IEEE Trans Cybern. 2013 Dec;43(6):1990-2004. doi: 10.1109/TSMCB.2012.2237394.
Feature selection can decrease classifier size and improve accuracy by removing noisy and/or redundant features. However, it is possible for feature selection to yield features that are only partially informative about the classes in the set. These features are beneficial for distinguishing between some classes but not others. In these cases, it is beneficial to divide the large classification problem into a set of smaller problems, where a more specific set of features can be used to classify different classes. Dividing a problem this way is also common when the base classifier is binary, and the problem needs to be reformulated as a set of two-class problems so it can be handled by the classifier. This paper presents a method for multiclass classification that simultaneously formulates a binary tree of simpler classification subproblems and performs feature selection for the individual classifiers. The feature selected hierarchical classifier (FSHC) is tested against several well-known techniques for multiclass division. Tests are run on nine different real data sets and one artificial data set using a support vector machine (SVM) classifier. The results show that the accuracy obtained by the FSHC is comparable with other common multiclass SVM methods. Furthermore, the results demonstrate that the algorithm creates solutions with fewer classifiers, fewer features, and a shorter testing time than the other SVM multiclass extensions.

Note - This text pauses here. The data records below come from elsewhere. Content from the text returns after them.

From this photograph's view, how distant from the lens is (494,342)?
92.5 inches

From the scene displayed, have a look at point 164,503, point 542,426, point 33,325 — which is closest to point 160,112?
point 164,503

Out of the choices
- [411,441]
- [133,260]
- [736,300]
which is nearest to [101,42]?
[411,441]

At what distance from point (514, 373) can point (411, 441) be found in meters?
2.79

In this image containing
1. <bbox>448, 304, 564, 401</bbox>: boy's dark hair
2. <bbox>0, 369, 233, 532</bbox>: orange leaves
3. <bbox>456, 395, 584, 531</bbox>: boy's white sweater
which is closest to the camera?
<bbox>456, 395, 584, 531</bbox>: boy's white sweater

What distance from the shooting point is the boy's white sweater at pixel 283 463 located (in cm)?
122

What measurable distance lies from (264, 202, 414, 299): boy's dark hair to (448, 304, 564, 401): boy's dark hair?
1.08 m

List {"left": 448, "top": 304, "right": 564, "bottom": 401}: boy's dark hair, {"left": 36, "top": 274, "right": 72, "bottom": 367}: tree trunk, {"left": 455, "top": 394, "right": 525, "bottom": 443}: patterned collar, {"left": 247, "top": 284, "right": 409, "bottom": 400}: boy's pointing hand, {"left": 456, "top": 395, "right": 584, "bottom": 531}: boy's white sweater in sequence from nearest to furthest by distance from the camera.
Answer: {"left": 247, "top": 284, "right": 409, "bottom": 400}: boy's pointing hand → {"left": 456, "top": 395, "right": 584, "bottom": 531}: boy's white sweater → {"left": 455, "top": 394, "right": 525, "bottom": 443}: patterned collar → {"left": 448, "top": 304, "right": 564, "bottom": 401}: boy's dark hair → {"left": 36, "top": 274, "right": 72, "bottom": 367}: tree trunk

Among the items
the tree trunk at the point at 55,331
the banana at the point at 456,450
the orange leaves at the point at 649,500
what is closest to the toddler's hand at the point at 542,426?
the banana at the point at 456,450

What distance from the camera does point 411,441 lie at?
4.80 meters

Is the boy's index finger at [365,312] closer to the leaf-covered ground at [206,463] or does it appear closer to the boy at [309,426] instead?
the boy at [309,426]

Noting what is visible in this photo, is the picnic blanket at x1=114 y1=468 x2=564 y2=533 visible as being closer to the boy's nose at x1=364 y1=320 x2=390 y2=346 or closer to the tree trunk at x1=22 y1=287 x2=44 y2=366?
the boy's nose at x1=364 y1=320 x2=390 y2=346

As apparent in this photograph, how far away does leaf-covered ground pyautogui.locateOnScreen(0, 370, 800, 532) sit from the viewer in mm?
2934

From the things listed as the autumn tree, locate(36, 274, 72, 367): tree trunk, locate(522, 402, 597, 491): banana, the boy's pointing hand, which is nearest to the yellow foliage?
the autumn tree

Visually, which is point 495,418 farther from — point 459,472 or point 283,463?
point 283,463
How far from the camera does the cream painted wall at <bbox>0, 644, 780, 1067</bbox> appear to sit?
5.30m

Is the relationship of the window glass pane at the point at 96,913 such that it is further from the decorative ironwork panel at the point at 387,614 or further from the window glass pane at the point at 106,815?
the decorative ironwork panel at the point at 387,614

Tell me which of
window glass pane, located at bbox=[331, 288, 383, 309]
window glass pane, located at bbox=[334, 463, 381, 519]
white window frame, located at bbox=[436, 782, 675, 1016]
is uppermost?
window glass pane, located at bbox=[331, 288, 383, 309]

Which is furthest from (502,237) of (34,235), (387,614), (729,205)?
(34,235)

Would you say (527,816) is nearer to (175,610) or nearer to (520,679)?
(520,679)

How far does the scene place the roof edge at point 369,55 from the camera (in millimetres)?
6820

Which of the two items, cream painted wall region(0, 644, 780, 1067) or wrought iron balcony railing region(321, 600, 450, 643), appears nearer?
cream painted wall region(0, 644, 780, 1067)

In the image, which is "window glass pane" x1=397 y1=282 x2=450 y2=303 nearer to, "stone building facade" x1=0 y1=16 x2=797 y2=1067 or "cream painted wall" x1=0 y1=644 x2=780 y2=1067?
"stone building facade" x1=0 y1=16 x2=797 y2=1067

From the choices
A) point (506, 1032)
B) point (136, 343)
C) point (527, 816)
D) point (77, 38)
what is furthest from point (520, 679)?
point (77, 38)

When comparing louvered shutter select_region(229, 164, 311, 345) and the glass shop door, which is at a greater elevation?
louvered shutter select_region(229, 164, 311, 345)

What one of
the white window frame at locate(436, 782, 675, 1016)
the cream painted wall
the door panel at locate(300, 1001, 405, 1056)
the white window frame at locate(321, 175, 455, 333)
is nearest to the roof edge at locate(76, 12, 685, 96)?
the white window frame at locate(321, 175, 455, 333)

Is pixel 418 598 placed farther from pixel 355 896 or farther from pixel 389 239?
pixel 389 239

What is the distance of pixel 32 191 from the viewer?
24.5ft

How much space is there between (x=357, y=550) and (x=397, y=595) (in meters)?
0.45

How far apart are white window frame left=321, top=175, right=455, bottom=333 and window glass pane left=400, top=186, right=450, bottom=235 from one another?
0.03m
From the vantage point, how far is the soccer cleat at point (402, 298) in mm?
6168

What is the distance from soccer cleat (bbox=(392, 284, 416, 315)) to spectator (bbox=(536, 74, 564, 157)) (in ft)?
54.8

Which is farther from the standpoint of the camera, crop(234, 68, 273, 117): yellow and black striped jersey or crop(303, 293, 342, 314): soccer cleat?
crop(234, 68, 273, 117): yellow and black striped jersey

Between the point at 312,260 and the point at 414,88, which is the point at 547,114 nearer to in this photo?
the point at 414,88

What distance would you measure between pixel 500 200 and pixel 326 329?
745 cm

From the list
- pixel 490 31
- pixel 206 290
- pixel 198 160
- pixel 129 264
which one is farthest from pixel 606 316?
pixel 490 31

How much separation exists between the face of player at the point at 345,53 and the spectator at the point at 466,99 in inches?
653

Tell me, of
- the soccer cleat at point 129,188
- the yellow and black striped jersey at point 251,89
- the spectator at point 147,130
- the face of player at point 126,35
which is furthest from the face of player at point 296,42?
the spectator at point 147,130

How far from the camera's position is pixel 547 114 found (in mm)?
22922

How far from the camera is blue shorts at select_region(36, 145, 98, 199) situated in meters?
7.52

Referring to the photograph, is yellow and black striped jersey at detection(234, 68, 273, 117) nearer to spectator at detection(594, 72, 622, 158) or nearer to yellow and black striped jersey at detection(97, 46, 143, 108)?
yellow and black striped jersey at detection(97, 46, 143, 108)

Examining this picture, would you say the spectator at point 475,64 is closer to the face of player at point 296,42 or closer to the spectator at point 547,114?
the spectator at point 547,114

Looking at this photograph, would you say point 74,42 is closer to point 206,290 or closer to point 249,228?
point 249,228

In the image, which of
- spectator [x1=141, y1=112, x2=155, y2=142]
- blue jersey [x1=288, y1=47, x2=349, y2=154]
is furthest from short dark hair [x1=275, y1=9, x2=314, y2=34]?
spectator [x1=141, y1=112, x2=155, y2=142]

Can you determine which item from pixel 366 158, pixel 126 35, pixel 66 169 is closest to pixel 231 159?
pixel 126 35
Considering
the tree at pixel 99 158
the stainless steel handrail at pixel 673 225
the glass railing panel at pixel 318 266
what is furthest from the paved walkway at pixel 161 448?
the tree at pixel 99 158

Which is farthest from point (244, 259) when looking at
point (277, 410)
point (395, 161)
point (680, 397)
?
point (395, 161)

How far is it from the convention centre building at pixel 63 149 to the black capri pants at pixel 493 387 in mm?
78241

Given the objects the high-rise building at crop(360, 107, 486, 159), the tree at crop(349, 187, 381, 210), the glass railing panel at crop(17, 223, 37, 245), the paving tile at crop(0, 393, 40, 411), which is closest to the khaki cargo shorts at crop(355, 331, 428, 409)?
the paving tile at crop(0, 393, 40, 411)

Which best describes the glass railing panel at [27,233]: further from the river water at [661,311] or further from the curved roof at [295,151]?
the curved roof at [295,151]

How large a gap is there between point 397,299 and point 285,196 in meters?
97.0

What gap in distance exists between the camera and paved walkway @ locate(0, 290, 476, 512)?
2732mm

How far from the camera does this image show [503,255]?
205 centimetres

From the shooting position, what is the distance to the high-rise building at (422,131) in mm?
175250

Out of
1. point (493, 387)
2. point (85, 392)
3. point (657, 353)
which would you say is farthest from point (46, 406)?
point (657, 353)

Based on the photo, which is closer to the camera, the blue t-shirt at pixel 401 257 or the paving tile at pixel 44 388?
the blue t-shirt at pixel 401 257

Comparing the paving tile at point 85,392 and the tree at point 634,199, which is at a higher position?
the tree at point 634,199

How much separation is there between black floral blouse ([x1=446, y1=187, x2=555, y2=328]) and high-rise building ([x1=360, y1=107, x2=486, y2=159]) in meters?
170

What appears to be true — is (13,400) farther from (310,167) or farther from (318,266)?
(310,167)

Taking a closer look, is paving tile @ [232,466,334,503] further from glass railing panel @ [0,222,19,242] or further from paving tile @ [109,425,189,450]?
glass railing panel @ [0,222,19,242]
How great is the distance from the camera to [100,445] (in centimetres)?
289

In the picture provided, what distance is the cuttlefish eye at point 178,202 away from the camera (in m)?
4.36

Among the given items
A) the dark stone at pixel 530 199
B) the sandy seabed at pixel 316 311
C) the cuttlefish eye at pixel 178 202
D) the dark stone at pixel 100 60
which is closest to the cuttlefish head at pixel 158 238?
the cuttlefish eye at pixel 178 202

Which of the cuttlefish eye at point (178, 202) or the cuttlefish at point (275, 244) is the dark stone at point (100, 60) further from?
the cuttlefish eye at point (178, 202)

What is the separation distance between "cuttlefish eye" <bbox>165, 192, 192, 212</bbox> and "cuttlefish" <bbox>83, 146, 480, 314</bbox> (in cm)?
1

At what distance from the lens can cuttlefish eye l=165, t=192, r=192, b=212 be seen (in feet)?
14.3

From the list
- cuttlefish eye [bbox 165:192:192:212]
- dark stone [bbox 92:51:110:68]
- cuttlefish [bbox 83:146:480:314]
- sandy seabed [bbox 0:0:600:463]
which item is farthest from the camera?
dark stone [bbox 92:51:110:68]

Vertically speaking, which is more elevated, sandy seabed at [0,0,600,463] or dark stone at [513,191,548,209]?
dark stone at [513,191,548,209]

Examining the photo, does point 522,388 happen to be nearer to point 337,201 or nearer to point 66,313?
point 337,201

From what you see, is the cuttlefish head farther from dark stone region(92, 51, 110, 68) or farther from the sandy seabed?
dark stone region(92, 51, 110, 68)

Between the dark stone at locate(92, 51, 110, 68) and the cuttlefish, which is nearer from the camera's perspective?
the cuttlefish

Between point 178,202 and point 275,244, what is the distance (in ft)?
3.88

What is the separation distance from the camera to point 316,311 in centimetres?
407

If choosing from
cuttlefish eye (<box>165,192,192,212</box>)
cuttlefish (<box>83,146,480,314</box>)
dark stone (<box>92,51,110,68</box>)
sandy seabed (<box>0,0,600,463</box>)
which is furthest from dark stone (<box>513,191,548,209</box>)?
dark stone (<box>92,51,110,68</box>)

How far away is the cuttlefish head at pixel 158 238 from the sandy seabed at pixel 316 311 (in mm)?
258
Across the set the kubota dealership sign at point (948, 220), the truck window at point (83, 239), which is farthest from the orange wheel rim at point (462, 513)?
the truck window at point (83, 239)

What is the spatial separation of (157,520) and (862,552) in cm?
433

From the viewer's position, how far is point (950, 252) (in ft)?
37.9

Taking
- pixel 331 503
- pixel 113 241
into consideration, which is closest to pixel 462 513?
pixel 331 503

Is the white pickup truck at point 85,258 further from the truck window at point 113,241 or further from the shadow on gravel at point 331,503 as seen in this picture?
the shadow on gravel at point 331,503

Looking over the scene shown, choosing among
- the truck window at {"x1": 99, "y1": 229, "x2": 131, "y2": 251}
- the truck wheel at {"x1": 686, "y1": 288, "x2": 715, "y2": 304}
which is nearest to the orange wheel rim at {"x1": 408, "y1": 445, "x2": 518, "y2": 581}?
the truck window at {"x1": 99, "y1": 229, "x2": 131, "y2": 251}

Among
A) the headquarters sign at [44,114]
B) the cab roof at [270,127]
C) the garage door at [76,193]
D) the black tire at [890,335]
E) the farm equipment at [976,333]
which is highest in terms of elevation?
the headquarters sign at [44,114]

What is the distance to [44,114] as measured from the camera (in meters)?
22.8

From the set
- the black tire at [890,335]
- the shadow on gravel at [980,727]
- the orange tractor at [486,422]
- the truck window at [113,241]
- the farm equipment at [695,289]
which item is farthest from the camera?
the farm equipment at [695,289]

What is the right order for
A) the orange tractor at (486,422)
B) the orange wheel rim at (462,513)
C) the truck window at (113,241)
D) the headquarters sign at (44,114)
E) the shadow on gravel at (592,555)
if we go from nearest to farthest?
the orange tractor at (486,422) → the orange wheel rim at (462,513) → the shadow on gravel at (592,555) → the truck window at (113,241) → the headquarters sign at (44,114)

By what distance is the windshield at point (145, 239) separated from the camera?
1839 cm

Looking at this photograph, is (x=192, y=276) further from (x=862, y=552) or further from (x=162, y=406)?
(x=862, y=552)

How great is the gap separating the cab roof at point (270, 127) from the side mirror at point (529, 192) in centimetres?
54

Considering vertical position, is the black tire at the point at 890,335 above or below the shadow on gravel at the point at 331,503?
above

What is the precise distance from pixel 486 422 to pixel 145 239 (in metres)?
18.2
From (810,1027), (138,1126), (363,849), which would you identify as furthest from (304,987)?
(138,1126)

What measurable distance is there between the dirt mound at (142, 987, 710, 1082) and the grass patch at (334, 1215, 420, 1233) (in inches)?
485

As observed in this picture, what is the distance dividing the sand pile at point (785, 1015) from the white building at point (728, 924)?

特征选择可以通过去除噪声和/或冗余特征来减小分类器的大小并提高准确性。然而,特征选择也可能产生仅部分提供有关集合中类别的信息的特征。这些特征有助于区分某些类别,但对其他类别则没有帮助。在这些情况下,将大型分类问题划分为一组较小的问题是有益的,在这些问题中,可以使用更具体的特征集来对不同的类进行分类。当基础分类器为二进制且问题需要重新表述为一组两个类的问题以便由分类器处理时,也会以这种方式划分问题。本文提出了一种用于多类分类的方法,该方法同时构建了二叉树形式的更简单分类子问题,并为各个分类器执行特征选择。所提出的特征选择分层分类器(FSHC)与用于多类划分的几种著名技术进行了比较。使用支持向量机(SVM)分类器在九个不同的真实数据集和一个人工数据集上进行了测试。结果表明,FSHC 获得的准确性可与其他常见的多类 SVM 方法相媲美。此外,结果表明,与其他 SVM 多类扩展相比,该算法创建的解决方案具有更少的分类器、更少的特征和更短的测试时间。